▶ What the task requires: Quote the data word for word, beginning with the line containing "From one to" and continuing through the line containing "5.11 metres".

───

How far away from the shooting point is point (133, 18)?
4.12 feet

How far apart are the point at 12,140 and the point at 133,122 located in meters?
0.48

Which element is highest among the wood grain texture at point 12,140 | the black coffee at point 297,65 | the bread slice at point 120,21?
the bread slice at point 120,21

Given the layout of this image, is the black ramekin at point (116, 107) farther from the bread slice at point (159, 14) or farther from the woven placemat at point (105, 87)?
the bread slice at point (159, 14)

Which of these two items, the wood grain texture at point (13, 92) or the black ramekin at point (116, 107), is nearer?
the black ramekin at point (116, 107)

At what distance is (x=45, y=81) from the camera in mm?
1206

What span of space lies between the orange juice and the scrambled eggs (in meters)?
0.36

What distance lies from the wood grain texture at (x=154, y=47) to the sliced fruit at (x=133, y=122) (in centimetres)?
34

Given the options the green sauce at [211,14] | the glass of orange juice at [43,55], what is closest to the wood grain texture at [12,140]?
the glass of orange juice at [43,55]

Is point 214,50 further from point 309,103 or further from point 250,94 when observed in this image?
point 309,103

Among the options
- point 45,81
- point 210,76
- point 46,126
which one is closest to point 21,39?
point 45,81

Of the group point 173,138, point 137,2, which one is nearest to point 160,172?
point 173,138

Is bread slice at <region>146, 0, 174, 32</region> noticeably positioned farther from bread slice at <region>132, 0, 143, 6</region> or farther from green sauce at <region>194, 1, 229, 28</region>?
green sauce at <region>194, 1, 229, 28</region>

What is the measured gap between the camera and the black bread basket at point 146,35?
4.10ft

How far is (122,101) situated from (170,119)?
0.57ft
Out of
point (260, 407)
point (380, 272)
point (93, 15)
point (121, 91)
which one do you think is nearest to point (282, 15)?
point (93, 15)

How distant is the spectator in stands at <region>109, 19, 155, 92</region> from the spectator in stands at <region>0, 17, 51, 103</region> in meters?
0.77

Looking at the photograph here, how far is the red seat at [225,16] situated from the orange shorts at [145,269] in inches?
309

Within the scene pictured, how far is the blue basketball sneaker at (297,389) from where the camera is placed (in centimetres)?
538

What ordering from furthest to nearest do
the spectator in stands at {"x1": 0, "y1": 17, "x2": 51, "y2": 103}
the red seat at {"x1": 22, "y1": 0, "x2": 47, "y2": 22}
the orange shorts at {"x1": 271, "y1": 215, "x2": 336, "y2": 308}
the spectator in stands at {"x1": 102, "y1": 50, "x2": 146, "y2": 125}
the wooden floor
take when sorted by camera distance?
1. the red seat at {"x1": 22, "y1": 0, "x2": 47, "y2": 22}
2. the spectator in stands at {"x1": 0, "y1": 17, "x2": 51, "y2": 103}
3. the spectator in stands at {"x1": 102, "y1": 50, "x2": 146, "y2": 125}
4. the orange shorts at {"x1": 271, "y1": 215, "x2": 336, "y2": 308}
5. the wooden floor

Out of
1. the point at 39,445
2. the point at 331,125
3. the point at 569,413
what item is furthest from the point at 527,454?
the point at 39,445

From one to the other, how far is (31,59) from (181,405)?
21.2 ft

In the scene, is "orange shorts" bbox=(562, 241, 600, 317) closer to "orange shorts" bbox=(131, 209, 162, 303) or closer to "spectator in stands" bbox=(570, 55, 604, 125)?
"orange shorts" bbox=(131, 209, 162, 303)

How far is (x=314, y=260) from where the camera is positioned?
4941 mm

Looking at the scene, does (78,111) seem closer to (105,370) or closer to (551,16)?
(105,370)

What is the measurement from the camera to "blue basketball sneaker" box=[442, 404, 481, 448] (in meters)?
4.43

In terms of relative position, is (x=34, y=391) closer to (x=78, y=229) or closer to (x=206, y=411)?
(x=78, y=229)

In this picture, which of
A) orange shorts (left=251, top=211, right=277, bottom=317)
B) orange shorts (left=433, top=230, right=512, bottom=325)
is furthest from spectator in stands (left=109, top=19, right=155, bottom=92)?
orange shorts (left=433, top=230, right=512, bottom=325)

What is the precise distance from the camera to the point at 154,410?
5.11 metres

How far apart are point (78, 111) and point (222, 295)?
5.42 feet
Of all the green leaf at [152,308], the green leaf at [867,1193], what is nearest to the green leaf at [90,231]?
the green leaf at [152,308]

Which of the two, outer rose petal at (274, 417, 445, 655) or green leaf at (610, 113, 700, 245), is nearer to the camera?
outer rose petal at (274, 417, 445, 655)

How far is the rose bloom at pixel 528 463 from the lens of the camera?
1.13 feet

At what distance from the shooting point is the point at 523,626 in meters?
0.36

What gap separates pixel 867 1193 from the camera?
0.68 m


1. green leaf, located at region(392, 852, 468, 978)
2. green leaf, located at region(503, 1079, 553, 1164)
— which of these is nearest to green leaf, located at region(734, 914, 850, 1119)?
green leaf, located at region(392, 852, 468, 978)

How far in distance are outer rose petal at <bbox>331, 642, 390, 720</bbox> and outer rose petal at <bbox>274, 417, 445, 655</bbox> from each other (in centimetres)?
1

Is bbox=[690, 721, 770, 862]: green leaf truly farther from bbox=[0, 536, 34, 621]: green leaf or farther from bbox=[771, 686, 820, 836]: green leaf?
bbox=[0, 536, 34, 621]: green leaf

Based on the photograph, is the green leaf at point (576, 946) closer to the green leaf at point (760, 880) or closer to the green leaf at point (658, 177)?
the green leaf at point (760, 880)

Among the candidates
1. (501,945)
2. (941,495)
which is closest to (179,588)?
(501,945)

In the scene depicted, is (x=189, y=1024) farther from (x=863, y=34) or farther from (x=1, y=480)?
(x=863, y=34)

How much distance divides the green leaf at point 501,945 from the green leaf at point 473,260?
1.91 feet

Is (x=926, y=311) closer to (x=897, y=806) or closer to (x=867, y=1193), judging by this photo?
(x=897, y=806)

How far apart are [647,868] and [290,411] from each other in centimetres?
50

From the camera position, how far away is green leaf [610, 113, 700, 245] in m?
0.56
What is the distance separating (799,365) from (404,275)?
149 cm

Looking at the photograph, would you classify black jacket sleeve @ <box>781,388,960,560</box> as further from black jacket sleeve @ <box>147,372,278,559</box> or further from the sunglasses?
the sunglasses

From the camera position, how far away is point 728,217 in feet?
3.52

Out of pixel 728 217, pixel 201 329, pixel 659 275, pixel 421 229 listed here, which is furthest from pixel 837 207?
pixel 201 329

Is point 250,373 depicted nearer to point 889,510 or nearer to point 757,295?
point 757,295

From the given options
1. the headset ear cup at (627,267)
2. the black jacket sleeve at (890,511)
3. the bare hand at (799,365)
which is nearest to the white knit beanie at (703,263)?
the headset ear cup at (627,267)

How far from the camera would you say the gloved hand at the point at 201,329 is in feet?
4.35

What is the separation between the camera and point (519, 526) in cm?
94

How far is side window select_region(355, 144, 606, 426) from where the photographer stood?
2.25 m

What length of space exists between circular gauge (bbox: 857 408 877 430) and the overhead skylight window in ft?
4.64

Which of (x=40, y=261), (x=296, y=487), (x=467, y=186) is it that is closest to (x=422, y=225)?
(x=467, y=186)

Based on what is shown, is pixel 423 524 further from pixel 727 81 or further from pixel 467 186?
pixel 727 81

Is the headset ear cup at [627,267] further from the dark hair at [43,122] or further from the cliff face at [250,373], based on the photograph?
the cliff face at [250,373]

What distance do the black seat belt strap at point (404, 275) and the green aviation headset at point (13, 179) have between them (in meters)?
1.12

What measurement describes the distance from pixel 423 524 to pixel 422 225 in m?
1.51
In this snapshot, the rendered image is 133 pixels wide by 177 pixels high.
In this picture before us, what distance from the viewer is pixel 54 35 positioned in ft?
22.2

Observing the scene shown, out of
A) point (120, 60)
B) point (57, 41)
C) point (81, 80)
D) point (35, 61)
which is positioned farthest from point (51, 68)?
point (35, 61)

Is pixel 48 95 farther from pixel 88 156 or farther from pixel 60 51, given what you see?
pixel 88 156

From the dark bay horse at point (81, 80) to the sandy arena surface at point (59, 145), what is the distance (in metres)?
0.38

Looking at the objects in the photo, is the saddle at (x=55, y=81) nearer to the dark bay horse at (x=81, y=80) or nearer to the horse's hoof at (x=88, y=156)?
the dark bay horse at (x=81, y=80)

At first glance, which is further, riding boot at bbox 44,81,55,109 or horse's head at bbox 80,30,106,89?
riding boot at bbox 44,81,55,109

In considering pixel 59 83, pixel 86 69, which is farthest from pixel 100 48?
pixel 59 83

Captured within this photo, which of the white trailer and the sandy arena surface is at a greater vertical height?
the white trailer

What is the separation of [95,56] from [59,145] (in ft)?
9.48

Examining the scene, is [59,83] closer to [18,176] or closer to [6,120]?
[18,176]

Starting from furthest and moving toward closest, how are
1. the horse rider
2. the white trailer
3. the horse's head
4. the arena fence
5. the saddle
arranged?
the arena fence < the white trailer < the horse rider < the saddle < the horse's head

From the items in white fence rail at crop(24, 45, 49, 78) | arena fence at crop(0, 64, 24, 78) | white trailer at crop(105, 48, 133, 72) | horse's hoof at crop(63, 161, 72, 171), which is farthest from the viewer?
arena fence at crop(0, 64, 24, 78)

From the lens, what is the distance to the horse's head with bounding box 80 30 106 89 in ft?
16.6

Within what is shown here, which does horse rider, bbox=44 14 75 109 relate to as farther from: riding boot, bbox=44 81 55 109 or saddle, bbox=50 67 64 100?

───

▶ Exercise result:
From one to the other, how far is (31,59) from (181,405)?
21.2 ft

In the scene, is "orange shorts" bbox=(562, 241, 600, 317) closer to "orange shorts" bbox=(131, 209, 162, 303) or closer to "spectator in stands" bbox=(570, 55, 604, 125)?
"orange shorts" bbox=(131, 209, 162, 303)

How far is (x=314, y=260) from where the camera is positioned?
4941 mm

Looking at the scene, does (78,111) seem closer to (105,370) or closer to (551,16)?
(105,370)

What is the measurement from the camera to "blue basketball sneaker" box=[442, 404, 481, 448] (in meters)?
4.43

In terms of relative position, is (x=34, y=391) closer to (x=78, y=229) or closer to (x=206, y=411)?
(x=78, y=229)

In this picture, which of
A) orange shorts (left=251, top=211, right=277, bottom=317)
B) orange shorts (left=433, top=230, right=512, bottom=325)
is furthest from spectator in stands (left=109, top=19, right=155, bottom=92)?
orange shorts (left=433, top=230, right=512, bottom=325)

What is the precise distance from the camera to the point at 154,410?
5.11 metres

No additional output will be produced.